Paediatric Strategy Forums, organised by ACCELERATE and the European Medicines Agency with participation of the US Food and Drug Administration, are multi-stakeholder meetings that share information to best inform paediatric drug development strategies and subsequent clinical trial decisions. Academia, industry, regulators and patient advocates are equal members with patient advocates highlighting unmet needs of children and adolescents with cancer. The eleven Paediatric Strategy Forums since 2017 have made specific and general conclusions to accelerate drug development. Conclusions on product prioritisation meetings, as well as global master protocols, have been outputs of these meetings. Forums have provided information for regulatory discussions and decisions by industry to facilitate development of high priority products; for example, 62% high-priority assets (agreed at a Forum) in contrast to 5% of those assets not considered high priority have been the subject of a Paediatric Investigational Plan or Written Request. Where there are multiple products of the same class, Forums have recommended a focused and sequential approach.
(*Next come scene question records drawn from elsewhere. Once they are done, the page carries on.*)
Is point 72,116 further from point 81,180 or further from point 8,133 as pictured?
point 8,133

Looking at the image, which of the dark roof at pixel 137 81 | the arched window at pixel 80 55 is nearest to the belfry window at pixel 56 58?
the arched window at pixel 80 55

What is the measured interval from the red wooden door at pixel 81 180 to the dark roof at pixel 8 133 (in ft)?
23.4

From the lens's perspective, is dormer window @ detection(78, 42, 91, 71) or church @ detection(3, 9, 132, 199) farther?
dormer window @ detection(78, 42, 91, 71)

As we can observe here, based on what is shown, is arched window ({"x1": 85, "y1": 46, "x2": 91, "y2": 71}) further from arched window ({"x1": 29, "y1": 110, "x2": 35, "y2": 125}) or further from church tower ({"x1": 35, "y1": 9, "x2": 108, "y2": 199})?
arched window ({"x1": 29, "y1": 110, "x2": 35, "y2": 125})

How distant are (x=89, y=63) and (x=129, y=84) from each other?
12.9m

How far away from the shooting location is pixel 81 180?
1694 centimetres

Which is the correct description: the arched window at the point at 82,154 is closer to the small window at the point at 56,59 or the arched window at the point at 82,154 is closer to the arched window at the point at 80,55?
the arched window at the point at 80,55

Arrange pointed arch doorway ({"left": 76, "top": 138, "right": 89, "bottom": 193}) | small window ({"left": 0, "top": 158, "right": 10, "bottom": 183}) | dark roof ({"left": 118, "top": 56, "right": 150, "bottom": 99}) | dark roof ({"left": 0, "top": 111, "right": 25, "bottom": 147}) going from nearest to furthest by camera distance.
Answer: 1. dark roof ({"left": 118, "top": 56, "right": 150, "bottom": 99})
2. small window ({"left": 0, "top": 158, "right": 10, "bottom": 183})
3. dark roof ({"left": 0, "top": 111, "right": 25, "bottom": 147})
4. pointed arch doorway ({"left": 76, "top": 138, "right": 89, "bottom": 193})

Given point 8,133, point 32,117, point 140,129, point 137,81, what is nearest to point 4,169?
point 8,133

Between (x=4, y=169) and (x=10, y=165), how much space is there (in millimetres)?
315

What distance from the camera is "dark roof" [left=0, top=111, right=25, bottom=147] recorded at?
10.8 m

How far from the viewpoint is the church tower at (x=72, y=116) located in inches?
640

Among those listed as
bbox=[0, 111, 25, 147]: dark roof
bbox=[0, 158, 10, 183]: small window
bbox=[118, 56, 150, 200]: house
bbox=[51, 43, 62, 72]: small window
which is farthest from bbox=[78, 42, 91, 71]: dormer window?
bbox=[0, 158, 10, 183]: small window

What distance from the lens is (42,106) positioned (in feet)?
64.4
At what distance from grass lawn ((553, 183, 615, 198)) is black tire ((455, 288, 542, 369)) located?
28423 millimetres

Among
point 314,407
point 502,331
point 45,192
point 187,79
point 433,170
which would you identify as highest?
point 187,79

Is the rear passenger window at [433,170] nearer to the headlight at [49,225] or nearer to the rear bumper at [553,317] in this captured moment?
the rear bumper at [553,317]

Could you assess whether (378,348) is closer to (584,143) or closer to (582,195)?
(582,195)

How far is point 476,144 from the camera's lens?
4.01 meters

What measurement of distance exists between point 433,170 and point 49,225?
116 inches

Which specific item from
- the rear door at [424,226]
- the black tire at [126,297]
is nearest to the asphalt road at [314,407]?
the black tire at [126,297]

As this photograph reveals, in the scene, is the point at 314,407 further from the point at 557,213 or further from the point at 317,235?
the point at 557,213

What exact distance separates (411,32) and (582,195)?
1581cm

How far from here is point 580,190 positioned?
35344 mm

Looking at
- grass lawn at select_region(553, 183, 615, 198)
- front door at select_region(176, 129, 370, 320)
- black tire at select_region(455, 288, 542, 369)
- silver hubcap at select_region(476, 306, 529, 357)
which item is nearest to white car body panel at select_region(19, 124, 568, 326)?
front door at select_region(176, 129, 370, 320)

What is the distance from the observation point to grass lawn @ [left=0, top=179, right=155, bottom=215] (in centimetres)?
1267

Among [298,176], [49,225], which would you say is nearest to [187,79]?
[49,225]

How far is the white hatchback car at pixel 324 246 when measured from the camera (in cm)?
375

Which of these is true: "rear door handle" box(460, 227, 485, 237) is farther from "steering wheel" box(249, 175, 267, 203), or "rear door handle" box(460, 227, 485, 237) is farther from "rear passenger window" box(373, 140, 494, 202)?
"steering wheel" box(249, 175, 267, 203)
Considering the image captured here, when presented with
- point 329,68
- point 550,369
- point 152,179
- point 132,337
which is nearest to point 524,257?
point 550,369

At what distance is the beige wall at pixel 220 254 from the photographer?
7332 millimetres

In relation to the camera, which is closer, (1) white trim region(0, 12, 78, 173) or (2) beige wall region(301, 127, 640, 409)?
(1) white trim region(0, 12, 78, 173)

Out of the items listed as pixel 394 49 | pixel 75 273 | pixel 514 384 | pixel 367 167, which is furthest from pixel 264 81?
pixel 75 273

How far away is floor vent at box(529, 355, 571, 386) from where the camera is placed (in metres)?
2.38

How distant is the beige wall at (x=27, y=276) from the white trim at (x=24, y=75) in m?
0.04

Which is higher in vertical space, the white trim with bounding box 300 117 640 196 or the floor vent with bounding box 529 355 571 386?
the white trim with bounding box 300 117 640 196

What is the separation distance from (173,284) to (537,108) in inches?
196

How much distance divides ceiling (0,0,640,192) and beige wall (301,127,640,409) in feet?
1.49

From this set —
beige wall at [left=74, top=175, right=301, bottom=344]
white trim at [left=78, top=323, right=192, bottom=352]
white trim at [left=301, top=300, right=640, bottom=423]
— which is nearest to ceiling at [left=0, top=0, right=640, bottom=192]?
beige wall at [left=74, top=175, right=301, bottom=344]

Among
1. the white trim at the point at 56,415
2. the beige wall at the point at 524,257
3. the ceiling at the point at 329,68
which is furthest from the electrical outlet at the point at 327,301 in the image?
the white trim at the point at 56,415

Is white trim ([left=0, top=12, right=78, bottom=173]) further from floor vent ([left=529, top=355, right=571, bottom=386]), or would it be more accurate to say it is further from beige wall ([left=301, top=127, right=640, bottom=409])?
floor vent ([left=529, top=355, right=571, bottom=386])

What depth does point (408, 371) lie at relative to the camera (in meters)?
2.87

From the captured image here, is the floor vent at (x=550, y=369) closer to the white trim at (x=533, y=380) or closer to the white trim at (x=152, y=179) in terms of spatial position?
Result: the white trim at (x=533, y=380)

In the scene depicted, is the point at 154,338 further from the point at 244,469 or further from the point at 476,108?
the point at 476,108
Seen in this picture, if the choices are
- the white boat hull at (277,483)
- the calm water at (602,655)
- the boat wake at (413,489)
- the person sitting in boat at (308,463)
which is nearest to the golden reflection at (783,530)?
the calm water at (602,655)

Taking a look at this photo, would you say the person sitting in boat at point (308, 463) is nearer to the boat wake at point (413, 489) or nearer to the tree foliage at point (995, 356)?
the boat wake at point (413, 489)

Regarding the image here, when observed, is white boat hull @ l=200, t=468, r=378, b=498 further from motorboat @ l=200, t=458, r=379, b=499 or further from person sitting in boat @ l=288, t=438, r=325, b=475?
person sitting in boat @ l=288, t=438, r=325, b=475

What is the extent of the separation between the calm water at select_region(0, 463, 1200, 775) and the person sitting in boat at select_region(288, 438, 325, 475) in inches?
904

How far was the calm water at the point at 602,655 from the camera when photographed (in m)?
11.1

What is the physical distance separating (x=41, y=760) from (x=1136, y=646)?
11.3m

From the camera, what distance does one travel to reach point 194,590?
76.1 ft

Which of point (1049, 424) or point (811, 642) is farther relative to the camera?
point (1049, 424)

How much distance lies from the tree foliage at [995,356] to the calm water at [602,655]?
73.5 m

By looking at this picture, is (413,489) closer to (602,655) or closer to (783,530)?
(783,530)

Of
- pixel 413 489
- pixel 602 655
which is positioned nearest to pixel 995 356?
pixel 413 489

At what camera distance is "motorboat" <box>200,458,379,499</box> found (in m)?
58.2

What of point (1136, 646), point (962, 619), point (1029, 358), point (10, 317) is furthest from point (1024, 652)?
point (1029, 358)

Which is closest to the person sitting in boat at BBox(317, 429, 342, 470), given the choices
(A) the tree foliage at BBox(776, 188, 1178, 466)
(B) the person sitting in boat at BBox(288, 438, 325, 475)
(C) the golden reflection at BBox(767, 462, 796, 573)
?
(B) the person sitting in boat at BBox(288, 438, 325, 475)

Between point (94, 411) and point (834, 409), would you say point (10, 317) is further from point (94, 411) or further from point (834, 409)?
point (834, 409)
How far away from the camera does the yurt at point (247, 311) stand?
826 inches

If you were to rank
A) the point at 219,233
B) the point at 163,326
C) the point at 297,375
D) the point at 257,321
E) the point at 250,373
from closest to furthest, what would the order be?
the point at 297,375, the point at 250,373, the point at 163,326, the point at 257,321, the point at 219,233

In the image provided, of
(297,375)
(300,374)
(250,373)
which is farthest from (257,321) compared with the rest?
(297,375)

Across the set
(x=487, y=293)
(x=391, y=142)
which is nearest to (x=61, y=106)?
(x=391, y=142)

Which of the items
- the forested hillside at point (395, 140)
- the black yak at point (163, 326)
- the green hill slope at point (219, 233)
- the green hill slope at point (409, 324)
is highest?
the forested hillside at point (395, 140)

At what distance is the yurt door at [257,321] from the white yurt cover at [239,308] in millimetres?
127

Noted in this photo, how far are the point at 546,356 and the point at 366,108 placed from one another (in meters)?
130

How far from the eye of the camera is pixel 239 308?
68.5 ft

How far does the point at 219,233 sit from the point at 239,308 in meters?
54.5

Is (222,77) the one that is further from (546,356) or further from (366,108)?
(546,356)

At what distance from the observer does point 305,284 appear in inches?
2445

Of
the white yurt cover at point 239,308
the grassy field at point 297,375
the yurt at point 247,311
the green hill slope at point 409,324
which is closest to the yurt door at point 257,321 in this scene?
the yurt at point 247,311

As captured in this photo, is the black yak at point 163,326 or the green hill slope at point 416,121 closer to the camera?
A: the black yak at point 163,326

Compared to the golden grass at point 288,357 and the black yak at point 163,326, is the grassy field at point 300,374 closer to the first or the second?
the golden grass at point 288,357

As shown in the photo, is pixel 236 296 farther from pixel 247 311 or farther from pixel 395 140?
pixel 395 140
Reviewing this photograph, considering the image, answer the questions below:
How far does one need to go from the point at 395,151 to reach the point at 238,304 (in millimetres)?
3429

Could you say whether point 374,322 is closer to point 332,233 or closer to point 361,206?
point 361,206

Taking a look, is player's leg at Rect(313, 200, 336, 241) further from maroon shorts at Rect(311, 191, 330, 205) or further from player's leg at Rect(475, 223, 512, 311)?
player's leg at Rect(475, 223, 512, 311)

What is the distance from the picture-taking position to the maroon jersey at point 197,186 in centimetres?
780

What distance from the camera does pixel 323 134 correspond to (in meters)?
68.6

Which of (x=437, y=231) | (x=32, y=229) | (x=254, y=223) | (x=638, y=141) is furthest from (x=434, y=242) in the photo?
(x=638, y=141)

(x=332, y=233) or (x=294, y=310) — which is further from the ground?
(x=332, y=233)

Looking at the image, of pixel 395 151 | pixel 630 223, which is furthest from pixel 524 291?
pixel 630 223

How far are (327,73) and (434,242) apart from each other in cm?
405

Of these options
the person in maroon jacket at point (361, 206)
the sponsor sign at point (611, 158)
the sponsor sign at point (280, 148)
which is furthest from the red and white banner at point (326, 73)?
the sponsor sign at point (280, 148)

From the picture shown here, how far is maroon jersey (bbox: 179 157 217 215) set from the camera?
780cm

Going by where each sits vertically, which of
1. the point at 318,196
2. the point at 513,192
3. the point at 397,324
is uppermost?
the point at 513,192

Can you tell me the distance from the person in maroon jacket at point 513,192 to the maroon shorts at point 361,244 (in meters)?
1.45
Class prioritisation resulted in an increase in waivers for non-prioritised B cell products (44% to 75%) and a decrease in monotherapy trials, proposed in PIP submissions of checkpoint inhibitors from 53% to 19%.
Strategy Forums could play a role in defining unmet medical needs. Multi-stakeholder forums, such as the Paediatric Strategy Forum, serve as a model to improve collaboration in the oncology drug development paradigm.